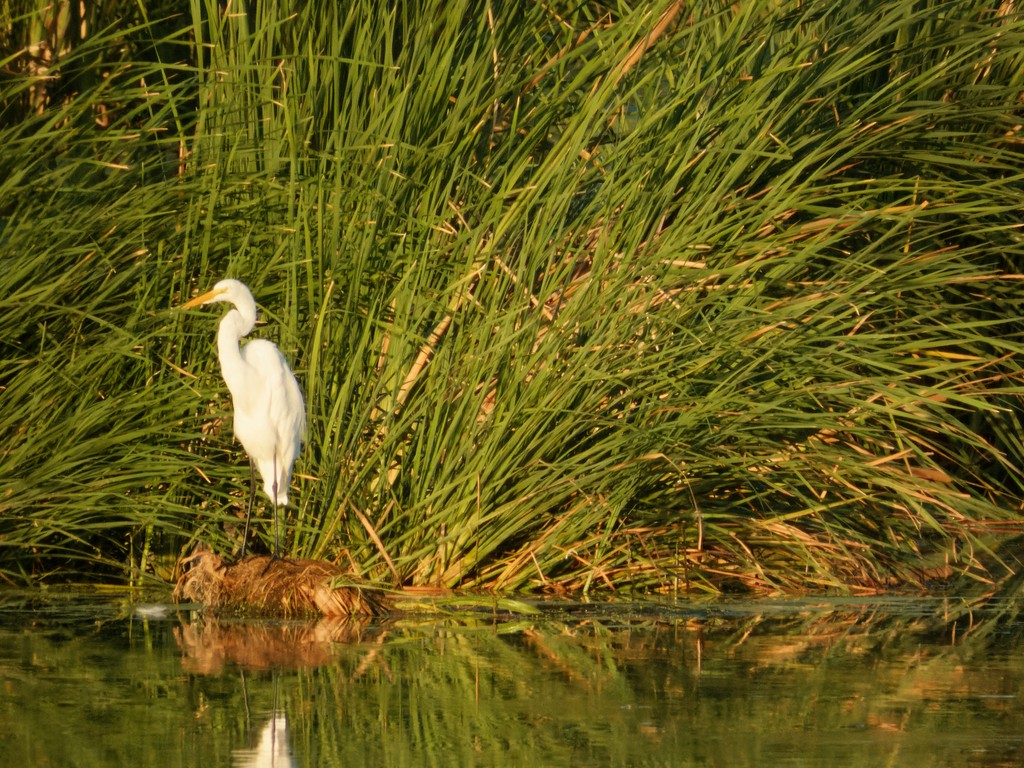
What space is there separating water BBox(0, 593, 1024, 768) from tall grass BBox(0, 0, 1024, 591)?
0.42m

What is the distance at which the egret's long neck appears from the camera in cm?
548

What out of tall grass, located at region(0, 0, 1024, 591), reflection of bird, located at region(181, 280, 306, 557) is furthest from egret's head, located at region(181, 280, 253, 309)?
tall grass, located at region(0, 0, 1024, 591)

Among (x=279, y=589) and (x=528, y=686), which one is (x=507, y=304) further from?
(x=528, y=686)

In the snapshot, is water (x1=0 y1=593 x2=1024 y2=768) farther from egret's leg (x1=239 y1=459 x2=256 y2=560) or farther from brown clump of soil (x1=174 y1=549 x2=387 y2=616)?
egret's leg (x1=239 y1=459 x2=256 y2=560)

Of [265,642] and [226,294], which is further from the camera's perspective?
[226,294]

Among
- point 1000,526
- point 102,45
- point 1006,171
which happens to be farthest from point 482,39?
point 1000,526

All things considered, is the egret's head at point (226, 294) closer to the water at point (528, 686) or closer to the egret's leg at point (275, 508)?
the egret's leg at point (275, 508)

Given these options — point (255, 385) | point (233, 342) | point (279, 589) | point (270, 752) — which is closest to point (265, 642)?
point (279, 589)

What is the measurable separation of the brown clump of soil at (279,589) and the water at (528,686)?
0.11 m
====================
- _WHAT YOU HAVE TO DO_: Format all the items above as a JSON list of strings with one string per line. Omit blank lines and leave out the picture.

- _ANSWER TO THIS PROBLEM_:
[
  "What space is there separating water BBox(0, 593, 1024, 768) from tall grass BBox(0, 0, 1024, 591)?",
  "0.42m",
  "What is the distance at which the egret's long neck appears from the camera in cm?",
  "548",
  "What out of tall grass, located at region(0, 0, 1024, 591), reflection of bird, located at region(181, 280, 306, 557) is furthest from egret's head, located at region(181, 280, 253, 309)?",
  "tall grass, located at region(0, 0, 1024, 591)",
  "Among (x=279, y=589) and (x=528, y=686), which one is (x=507, y=304) further from?",
  "(x=528, y=686)",
  "In the snapshot, is water (x1=0 y1=593 x2=1024 y2=768) farther from egret's leg (x1=239 y1=459 x2=256 y2=560) or farther from brown clump of soil (x1=174 y1=549 x2=387 y2=616)?",
  "egret's leg (x1=239 y1=459 x2=256 y2=560)",
  "Of [265,642] and [226,294], which is further from the camera's perspective?",
  "[226,294]",
  "Among",
  "- point 1000,526",
  "- point 102,45",
  "- point 1006,171",
  "which happens to be farthest from point 482,39?",
  "point 1000,526",
  "All things considered, is the egret's head at point (226, 294) closer to the water at point (528, 686) or closer to the egret's leg at point (275, 508)?",
  "the egret's leg at point (275, 508)",
  "Given these options — point (255, 385) | point (233, 342) | point (279, 589) | point (270, 752) — which is closest to point (265, 642)?",
  "point (279, 589)",
  "What is the measurable separation of the brown clump of soil at (279,589) and the water at (528,686)?",
  "0.11 m"
]